Hepimizi aldı bir endişe. Ormanlar sönecekti peki ya sonra?
Tam o sırada skandal ortaya çıktı ki Meclis'ten geçen Turizmi Teşvik Kanunu oylanırken ‘muhalifler’ oylarını kullanmak, bu felakete ‘hayır’ demek üzere orada bile değillermiş.
Bence ülkenin geldiği bu durumda delirtici ve asla kabul edilemeyecek düzeyde bir skandal bu.
CHP, HDP ve TİP…
Bazı partiler bir sözcü eşliğinde epey kısık bir sesle, öz eleştiriden uzak, genel nedenler sıralayarak açıklamaya çalıştılar durumu.
Elbette çok yetersiz ve asla oy verenine hesap verir bir tarzla değildi- ki bizim gelecekten beklentimiz şüphesiz budur-
Kimse çıkıp da "Bu konudaki sorumluluğumu yerine getirmediğim için oy verenlerimden özür dilerim" filan demedi.
Kimse utandığını, ihmalinin farkında olduğunu da belirtmedi.
Tıpkı aktif iktidar siyaseti gibi hiçbir şey olmamışçasına konunun üzerinden atlayıp geçtiler.
Yanan alanlar imara açılacaktı ve tek sorumlu, tek hatalı iktidardı. Bunu haykırarak söylemlerine-siyasetlerine devam ettiler.

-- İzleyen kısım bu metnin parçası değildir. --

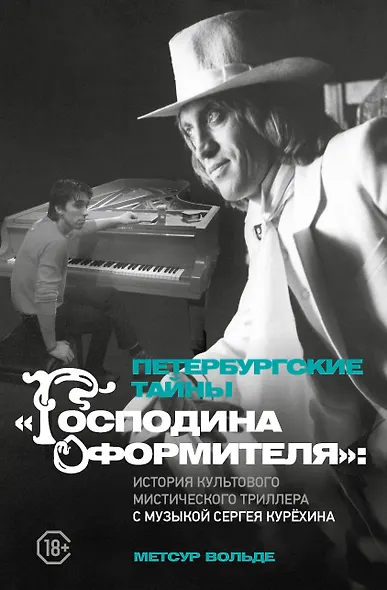 Петербургские тайны "Господина оформителя": история культового мистического триллера с музыкой Сергея Курёхина - фото 1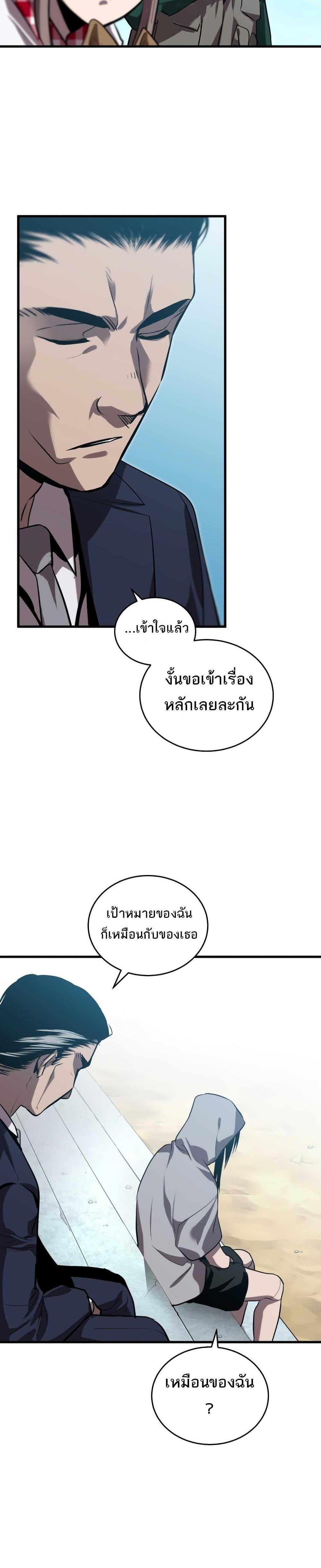 Manga-lc-com อ่านมังงะ อ่านการ์ตูน ออนไลน์ ฟรี Dororo ReVerse ตอนที่ 1 2 3 4 5 6 7 8 9 10 11 12 13 14 ฟรี ไม่มีโฆษณา Manga-lc - อ่าน มังงะ อ่าน การ์ตูน ออนไลน์ อ่านมังงะ ฟรี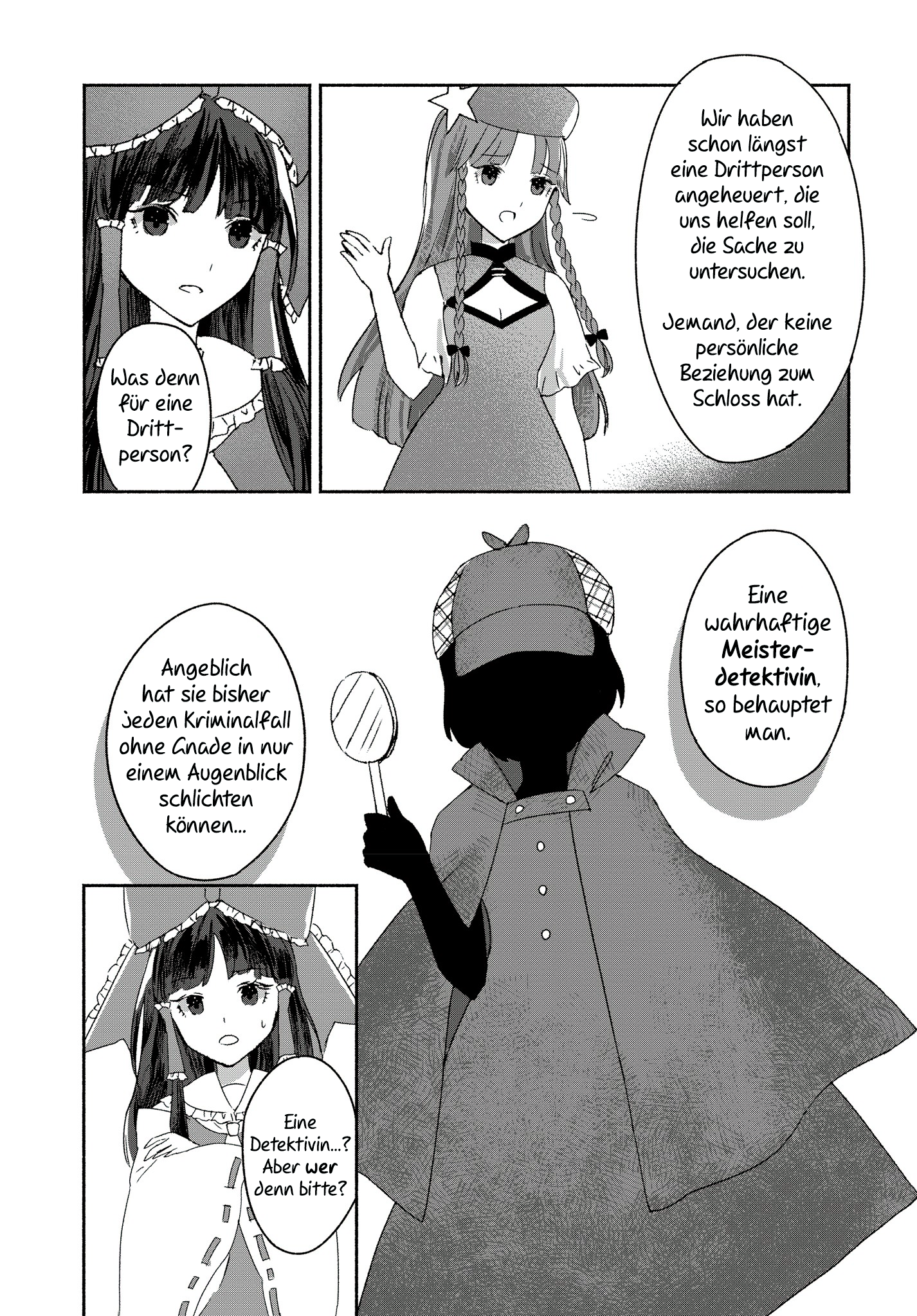 Touhou Chireikiden: Hansoku Tantei Satori Auf den Grund der Teufelsschloss-Affäre - Teil 1 第15页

Oysa bizler için devam etmedi!
Biz orada kalakaldık!
Haberleri okuduğumuz an oluşan “Nasıl yani” sorusu ve şaşkınlıklarımız giderilmedi.

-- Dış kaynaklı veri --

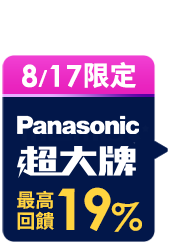 https://www.momoshop.com.tw/edm/cmmedm.jsp?lpn=O4zHNqWVTZQ&n=1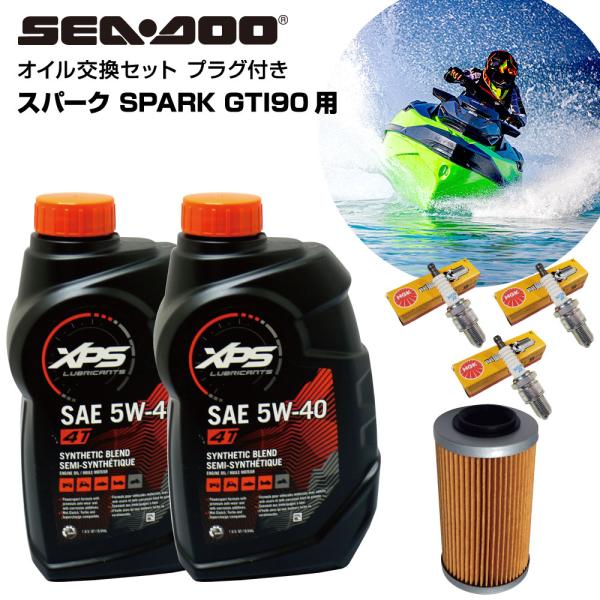 シードゥー SEADOO オイル交換セット SPARK GTI90用 純正エンジンオイル 社外オイルフィルター スパークプラグ ジェットスキー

Geleceğe dair ‘umut bizde’ mesajı veren muhalif siyasetçiler o gün nerede olduklarını, hangi saha çalışmasından dolayı bu hayati oylamaya katılmadıklarını açıklamak zorunda olduklarını ama açıklamadıklarını unutturamadılar.
Şahsen ben şu anki tabloya bakarak CHP’den pek umudu olmayan biriyim ama misal Sezgin Tanrıkulu'nu önemserim. Kıymetli bir muhalif vekildir bana göre.

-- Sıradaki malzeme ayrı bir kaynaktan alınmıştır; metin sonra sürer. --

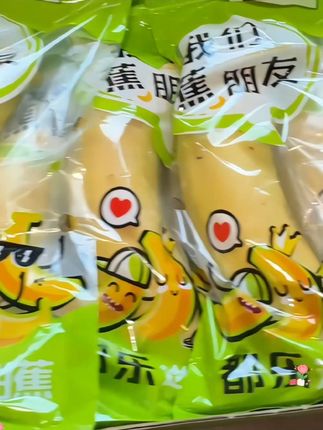 真的超好吃!如果你也喜欢吃香蕉,一定要试试都乐家的这个进口香蕉,它可不是普通的香蕉,它的口感比普通香蕉更加软糯香甜,而且特别新鲜,都是经过人工筛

Onun öz eleştiri verdiğini ve o an ne üzerinde çalıştığı için bu önemli oylamayı kaçırdığını bilmek, kendisinden duymak isterim.
Bir açıklamayı hak ettiğime inanırım muhalif kesim olarak.
Şahsen HDP’nin hem parti hem taban olarak muazzam mağduriyetlerle boğuştuğunu bilirim, bazen Meclis'e uğramaya vakit bulamayacak kadar ‘saha çalışması’ yapmak zorunda oldukları görüşünde olmama rağmen, mesela Filiz Kerestecioğlu, Garo Paylan, Meral Danış Beştaş gibi isimlerden bir özeleştiri eşliğinde o an hangi mağduriyet bölgesinde çalışmakta olduklarını da duymak isterim.
Bu açıklamayı da, talep etmeye gerek kalmadan hak ettiğime inanırım.
Mesela son dönemde muhalif seçmenin bir bölümüne umut vadeden, TİP’i bir oy verme olasılığı haline getiren genç arkadaşlarımın Barış Atay’ın, Sera Kadıgil’in, Erkan Baş’ın neden o anda Meclis'te ve oylamada bulunmadıklarını kendi ağızlarından duymak isterim.
Bu açıklamayı daha haberler çıktığı anda yapmalarını beklerim. Çünkü dediğim gibi, gelecek siyasetinden beklediğimiz perspektif budur ve bu arkadaşlar gelecek siyasetinin kuruculuğuna adaydır.
Daha adaylık mertebesindeyken eleştirildikleri konularda mazeret bildirmeleri ve öz eleştiri verecek-verebilecek kadar halk temelli siyaset yaptıklarını görmek isterim.
Bugüne kadar kişisel olarak sessiz kalanlar veya parti genelinde yapılmış ‘sahadaydık’ açıklamaları çok lakayıt, bizlerin düşüncelerini önemsemeyen görünümdedir ve tarz olarak çok da hayal ettiğimiz, kurulmasını açlıkla, susuzlukla beklediğimiz siyasete ışık yansıtmamaktadır bana göre.
Diyebilirsiniz ki, parlamentoda çoğunluk oyları belli, oylamaya katılsak da sonuç değişmeyecekti! Parlamento tarihinden bazı örneklerin çürüttüğü bu mantığı kabul etmek, her seçimin sonucunda muhalefetin Meclis'e veda etmesidir ki bu olacak şey midir?
Yasama sürecine müdahil olmayan, parlamentoda muhalif bir tartışma açmayarak kamuoyunu bilgilendirmeyen ve harekete geçirmeyen, temsili demokrasinin ve seçmene taahhüdün en büyük karşılığı olan parlamento mesaisine 'tenezzül' etmeyen bu mantığı şüphesiz ki reddederiz!
Katılmadığınız oylamada "orman ve kıyıların imara açılması kanunlaştı"ysa sizler şimdi nasıl "Ormanları yağmalıyorlar" diyeceksiniz?
Misal Muğla Akbelen’den “yangın sıçrayabilir, bahanesiyle orman talanı yapılıyor” çağrıları gelmeye başladı bile.
Bu olası yağmalara ihmallerinizle kapı açmış pozisyonda olduğunuzu düşünmeyecek misiniz?
O gün Meclis'te değildiyseniz bugün Meclis'i aynı konuda önlem almak için toplantıya / göreve nasıl çağıracaksınız?
Ve o önemli soru; Bizler adına bizler için Meclis'te olup korumak zorunda olduğunuz ormanların başına gelen ve gelecek olanlardan hiç mi sorumlu olmayacaksınız?